**WHAT IS ASKED:** Convert the stretch from the line containing "At what distance is the" through the end of the entries into a Markdown table with the columns Row and Line, numbering each row and leaving out blank lines.

------------

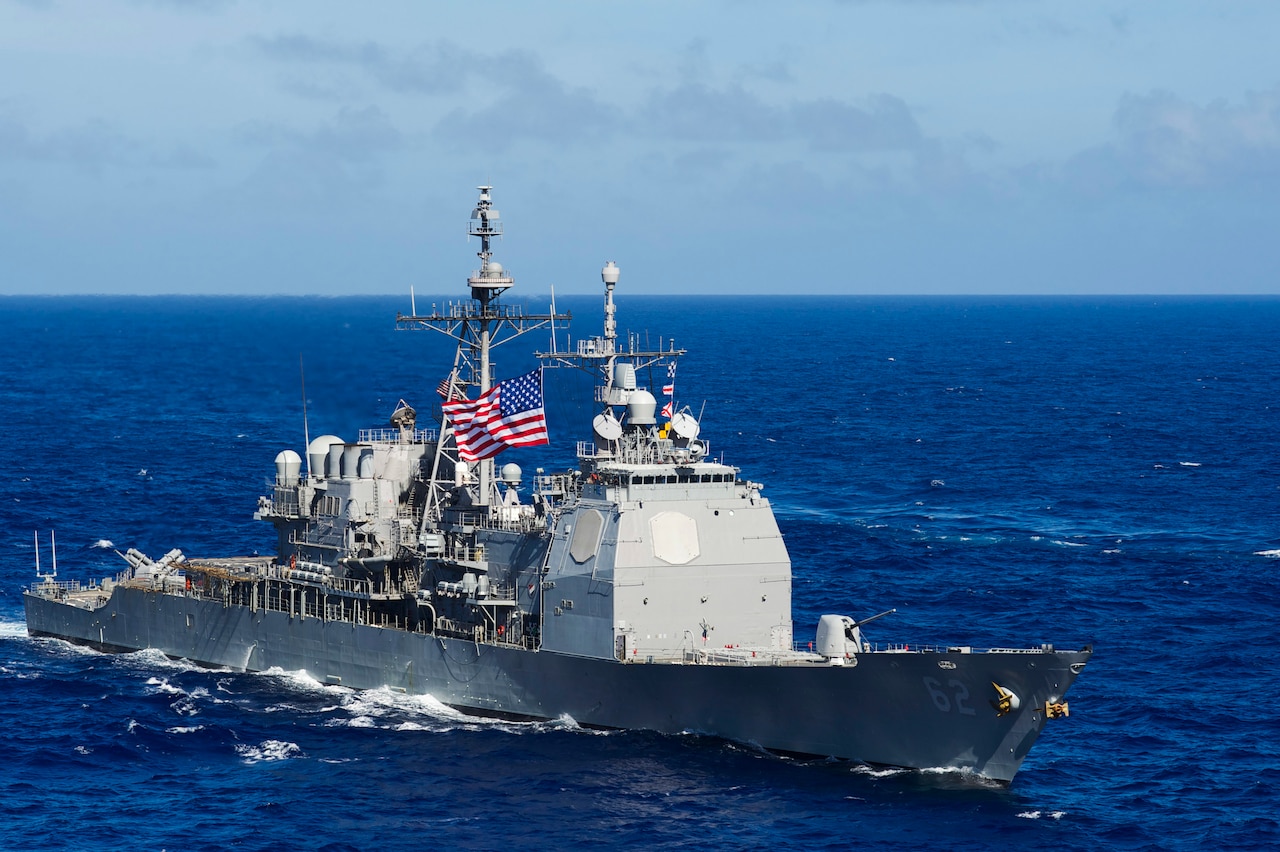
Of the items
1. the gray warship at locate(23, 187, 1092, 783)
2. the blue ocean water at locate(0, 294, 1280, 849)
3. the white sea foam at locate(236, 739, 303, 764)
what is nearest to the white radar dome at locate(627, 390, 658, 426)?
the gray warship at locate(23, 187, 1092, 783)

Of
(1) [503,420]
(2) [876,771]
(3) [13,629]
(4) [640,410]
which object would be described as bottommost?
(3) [13,629]

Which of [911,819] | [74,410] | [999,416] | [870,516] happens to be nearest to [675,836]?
[911,819]

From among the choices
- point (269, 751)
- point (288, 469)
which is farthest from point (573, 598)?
point (288, 469)

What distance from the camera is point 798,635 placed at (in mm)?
49312

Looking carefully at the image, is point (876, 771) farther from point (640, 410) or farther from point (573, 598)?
point (640, 410)

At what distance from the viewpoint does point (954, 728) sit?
37094 millimetres

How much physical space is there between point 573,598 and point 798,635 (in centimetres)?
1011

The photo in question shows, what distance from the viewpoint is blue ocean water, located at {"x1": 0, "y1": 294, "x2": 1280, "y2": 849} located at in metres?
35.4

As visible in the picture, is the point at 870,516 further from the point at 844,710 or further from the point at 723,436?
the point at 844,710

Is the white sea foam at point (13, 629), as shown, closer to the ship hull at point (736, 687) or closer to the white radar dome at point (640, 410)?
the ship hull at point (736, 687)

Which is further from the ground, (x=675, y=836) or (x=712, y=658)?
(x=712, y=658)

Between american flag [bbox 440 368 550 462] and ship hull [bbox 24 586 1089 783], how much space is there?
17.7ft

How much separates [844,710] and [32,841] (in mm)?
18251

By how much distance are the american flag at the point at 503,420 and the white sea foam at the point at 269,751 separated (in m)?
9.00
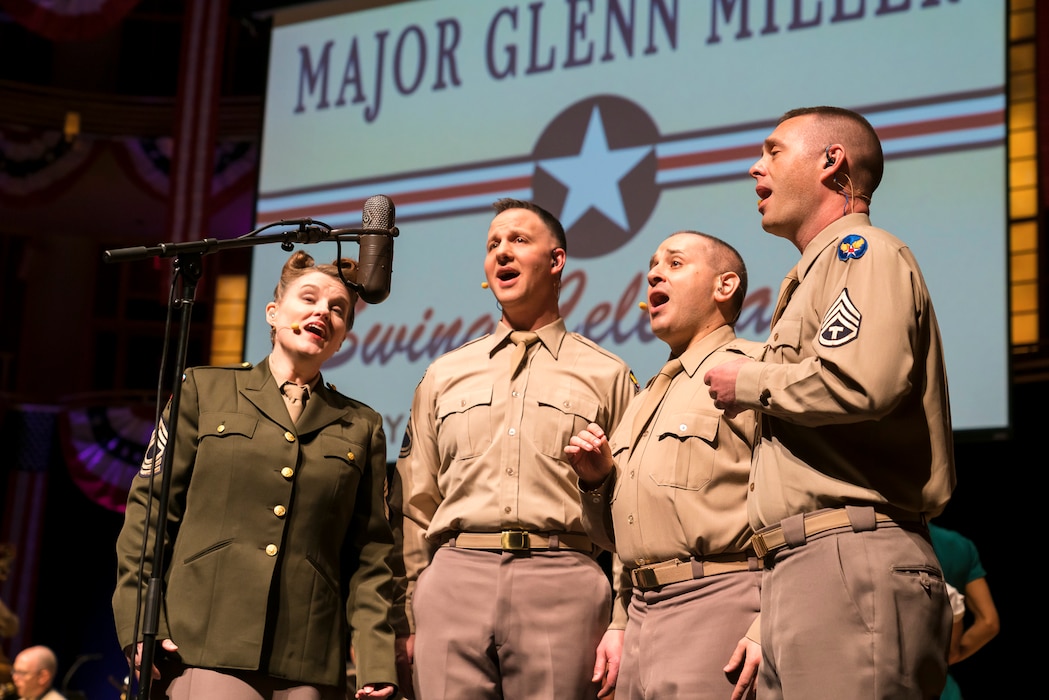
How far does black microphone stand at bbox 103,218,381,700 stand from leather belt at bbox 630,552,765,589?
0.88 metres

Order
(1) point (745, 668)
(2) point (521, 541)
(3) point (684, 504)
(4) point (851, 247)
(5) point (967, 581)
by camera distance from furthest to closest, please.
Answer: (5) point (967, 581) → (2) point (521, 541) → (3) point (684, 504) → (1) point (745, 668) → (4) point (851, 247)

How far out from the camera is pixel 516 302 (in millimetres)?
3064

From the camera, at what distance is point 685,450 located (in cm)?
255

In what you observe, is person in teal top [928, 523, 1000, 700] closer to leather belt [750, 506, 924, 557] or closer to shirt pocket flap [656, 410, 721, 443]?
shirt pocket flap [656, 410, 721, 443]

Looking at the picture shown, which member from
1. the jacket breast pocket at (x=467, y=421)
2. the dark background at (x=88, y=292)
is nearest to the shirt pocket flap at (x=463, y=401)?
the jacket breast pocket at (x=467, y=421)

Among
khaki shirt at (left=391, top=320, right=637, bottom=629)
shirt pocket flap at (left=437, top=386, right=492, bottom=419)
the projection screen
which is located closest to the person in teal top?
the projection screen

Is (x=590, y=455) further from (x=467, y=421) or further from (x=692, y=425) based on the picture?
(x=467, y=421)

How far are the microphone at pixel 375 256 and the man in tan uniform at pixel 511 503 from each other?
0.60 meters

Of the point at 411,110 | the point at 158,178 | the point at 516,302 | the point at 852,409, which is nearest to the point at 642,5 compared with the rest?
A: the point at 411,110

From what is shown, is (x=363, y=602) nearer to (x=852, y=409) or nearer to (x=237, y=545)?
(x=237, y=545)

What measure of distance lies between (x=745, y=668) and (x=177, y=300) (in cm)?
126

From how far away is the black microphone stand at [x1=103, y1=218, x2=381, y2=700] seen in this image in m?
2.12

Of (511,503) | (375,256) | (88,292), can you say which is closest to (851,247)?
(375,256)

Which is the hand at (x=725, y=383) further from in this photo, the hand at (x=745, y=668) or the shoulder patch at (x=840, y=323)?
the hand at (x=745, y=668)
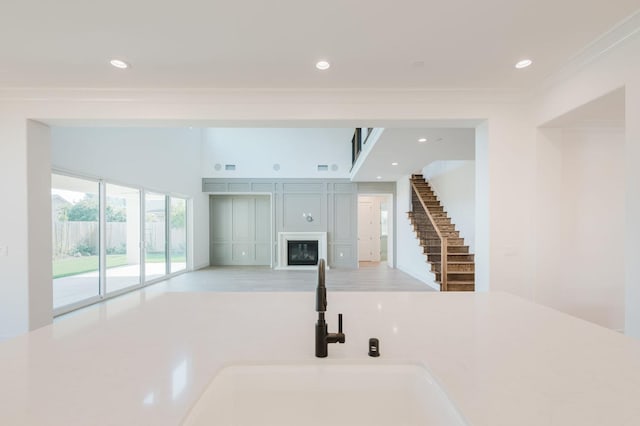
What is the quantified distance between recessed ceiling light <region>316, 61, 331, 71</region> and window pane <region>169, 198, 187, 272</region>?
20.0 feet

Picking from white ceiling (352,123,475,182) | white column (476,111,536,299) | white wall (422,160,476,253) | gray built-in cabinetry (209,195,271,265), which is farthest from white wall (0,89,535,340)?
gray built-in cabinetry (209,195,271,265)

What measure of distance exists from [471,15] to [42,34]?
320 centimetres

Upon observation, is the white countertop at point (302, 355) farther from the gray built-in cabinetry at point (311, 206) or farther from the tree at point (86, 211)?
the gray built-in cabinetry at point (311, 206)

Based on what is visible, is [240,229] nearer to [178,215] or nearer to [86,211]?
[178,215]

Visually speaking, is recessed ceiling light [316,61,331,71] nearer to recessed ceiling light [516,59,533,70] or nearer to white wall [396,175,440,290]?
recessed ceiling light [516,59,533,70]

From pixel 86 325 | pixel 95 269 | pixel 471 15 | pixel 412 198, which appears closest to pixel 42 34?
pixel 86 325

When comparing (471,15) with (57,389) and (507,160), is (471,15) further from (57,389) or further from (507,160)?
(57,389)

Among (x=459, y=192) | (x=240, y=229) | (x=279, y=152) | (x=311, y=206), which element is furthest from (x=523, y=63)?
(x=240, y=229)

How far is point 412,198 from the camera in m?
7.89

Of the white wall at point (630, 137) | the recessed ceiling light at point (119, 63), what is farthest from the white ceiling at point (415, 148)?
the recessed ceiling light at point (119, 63)

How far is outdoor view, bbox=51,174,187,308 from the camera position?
446 centimetres

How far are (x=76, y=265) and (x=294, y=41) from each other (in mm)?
4767

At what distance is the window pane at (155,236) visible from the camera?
6.46 meters

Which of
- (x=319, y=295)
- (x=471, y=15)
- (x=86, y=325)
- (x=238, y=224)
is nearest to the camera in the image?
(x=319, y=295)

------------

**OUTPUT:**
| Row | Line |
|---|---|
| 1 | At what distance is the window pane at (155,236) visible from the camera? |
| 2 | 6.46 meters |
| 3 | Which of |
| 4 | - (x=319, y=295) |
| 5 | - (x=471, y=15) |
| 6 | - (x=86, y=325) |
| 7 | - (x=238, y=224) |
| 8 | is nearest to the camera in the image? |
| 9 | (x=319, y=295) |